Q&A: EPA's Federal Implementation Plan

Q&A: EPA's Federal Implementation Plan

On August 3, 2015 as part of the Clean Power Plan release, the Environmental Protection Agency (EPA) issued a proposed federal plan. The agency is currently soliciting comments on the proposal and intends to issue a final federal plan by summer 2016.

What is a federal implementation plan and when is it used?

The Clean Air Act offer states the opportunity to implement national pollution control programs, including the Clean Power Plan. There is every reason for a state to develop its own plan that takes into account its own unique circumstances, and most states choose to develop and implement programs based on that knowledge. Most states are likely to develop their own program to comply with the Clean Power Plan.

EPA assists state efforts by providing technical and policy guidance.
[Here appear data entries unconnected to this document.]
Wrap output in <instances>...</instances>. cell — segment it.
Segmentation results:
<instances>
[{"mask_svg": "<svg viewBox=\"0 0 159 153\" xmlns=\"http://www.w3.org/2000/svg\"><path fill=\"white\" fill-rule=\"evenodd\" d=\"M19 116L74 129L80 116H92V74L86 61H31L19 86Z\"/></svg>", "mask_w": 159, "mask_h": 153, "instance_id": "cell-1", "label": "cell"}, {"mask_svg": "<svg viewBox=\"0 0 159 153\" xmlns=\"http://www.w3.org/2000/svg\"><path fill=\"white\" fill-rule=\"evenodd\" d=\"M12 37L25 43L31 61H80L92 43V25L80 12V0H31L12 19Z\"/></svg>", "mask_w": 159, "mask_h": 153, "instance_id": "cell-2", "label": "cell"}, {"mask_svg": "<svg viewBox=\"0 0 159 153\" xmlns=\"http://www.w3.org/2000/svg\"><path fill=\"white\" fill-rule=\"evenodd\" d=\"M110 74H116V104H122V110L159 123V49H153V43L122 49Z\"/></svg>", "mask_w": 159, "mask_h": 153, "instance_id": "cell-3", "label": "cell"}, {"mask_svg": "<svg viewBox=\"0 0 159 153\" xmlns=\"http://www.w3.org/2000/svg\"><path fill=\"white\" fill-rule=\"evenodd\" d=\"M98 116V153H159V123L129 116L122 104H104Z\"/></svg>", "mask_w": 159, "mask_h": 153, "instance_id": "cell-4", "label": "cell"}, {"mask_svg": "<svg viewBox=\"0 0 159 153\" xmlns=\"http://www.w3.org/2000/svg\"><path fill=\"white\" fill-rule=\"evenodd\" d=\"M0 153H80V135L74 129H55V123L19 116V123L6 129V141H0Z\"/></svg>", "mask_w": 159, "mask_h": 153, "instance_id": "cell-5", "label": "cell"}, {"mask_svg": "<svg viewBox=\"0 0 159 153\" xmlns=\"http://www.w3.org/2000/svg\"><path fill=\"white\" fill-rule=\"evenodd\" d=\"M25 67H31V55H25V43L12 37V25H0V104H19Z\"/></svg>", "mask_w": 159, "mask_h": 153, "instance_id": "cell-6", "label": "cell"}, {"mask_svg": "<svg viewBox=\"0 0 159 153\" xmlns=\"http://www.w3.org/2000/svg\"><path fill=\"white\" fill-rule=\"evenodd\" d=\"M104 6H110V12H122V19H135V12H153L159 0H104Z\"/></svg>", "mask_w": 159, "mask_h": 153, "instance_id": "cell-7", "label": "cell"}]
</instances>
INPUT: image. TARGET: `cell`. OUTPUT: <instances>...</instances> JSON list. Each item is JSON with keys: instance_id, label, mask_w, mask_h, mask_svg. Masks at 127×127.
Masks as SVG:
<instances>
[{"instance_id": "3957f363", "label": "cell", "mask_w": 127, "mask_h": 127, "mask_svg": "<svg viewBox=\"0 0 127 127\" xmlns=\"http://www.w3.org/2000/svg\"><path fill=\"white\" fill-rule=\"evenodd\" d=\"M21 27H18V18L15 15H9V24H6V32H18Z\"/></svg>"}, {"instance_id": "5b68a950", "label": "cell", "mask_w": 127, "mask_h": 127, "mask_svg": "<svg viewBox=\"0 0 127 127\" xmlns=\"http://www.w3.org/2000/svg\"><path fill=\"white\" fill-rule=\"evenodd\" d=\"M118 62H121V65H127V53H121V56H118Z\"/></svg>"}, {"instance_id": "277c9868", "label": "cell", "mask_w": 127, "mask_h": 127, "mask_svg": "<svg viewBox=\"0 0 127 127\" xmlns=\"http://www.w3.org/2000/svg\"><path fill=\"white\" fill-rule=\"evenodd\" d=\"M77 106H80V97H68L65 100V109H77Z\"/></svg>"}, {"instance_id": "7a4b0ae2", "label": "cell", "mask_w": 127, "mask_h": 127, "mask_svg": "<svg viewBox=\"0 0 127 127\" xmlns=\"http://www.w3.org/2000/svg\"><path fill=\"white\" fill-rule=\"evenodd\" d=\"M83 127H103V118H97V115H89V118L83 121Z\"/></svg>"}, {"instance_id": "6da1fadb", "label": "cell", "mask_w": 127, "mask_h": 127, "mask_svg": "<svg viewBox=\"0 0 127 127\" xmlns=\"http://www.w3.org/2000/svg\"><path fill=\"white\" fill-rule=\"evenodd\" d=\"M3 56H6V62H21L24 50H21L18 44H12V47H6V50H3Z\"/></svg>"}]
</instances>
EPA must also review and approve state plans to ensure that they comply with the Act. If a state fails to adopt and implement an adequate plan, EPA is required to issue and enforce a federal implementation plan. States may also choose to adopt the federal plan as an alternative to developing their own plan. However, if a federal plan is implemented in a state, the state may still, at a later date submit a plan to replace the federal plan either in whole or in part. States may take over the administrative and enforcement aspects of a federal plan rather than leaving it to EPA.

What is included in the federal plan?

EPA is proposing two federal plans with different approaches – a rate-based approach and a mass-based approach. These two federal plans can be enforced in states that fail to adopt or implement an adequate plan. These two federal plans may also be considered as model rules which states can adopt or tailor for implementation as a state plan.

How does the federal plan encourage market-based solutions?

The federal plans offers two market-based programs to achieve cost-effective emissions reductions. These may be adopted in part or in whole by states or used as a model for states to design their own plans.

In the rate-based program, units must meet an emission standard or acquire a sufficient number of emission rate credits (ERCs), each representing a zero-emitting megawatt-hour, to bring their rate of emissions into compliance. ERCs can be generated by units not covered directly by this rule, and they can be bought, sold, or banked for later years.

For a mass-based program, EPA would create a state emissions budget equal to the total tons of CO2 allowed to be emitted by the affected units in each state, consistent with the state targets. EPA would initially distribute the allowances within each state budget – less three proposed allowance set-asides – to the affected units based on their historical generation. Allowances may then be transferred, bought, sold, or banked for future use. The compliance obligation on each of the affected unit is to surrender the number of allowances sufficient to cover the unit’s respective emissions at the end of a given compliance period.

The federal plan will also facilitate interstate trading as well as international trading with Canadian and Mexican units that are connected to U.S. electric grid. EPA intends to set up and administer a program to track trading programs – both rate-based and mass-based – that will be available for all states that choose it. EPA proposes that affected units in any state covered by a federal plan could trade compliance instruments with affected units in any other state covered by a federal plan or a state plan meeting the conditions for linkage to the federal plan.

Proper evaluation, measurement, and verification procedures are important to ensure emissions reductions are actually achieved in a trading program. EPA must approve any such procedures and has also offered model procedures to verify that any credits in a state-based trading regime are compliant with federal requirements. States may choose to incorporate these procedures into the state plan to assure approval by EPA.

Will states be penalized for using the federal plan?

No. States will not be penalized for using all or part of a federal plan. The stringency of the proposed federal plan for each state will be the same as required if states were to write their own plan.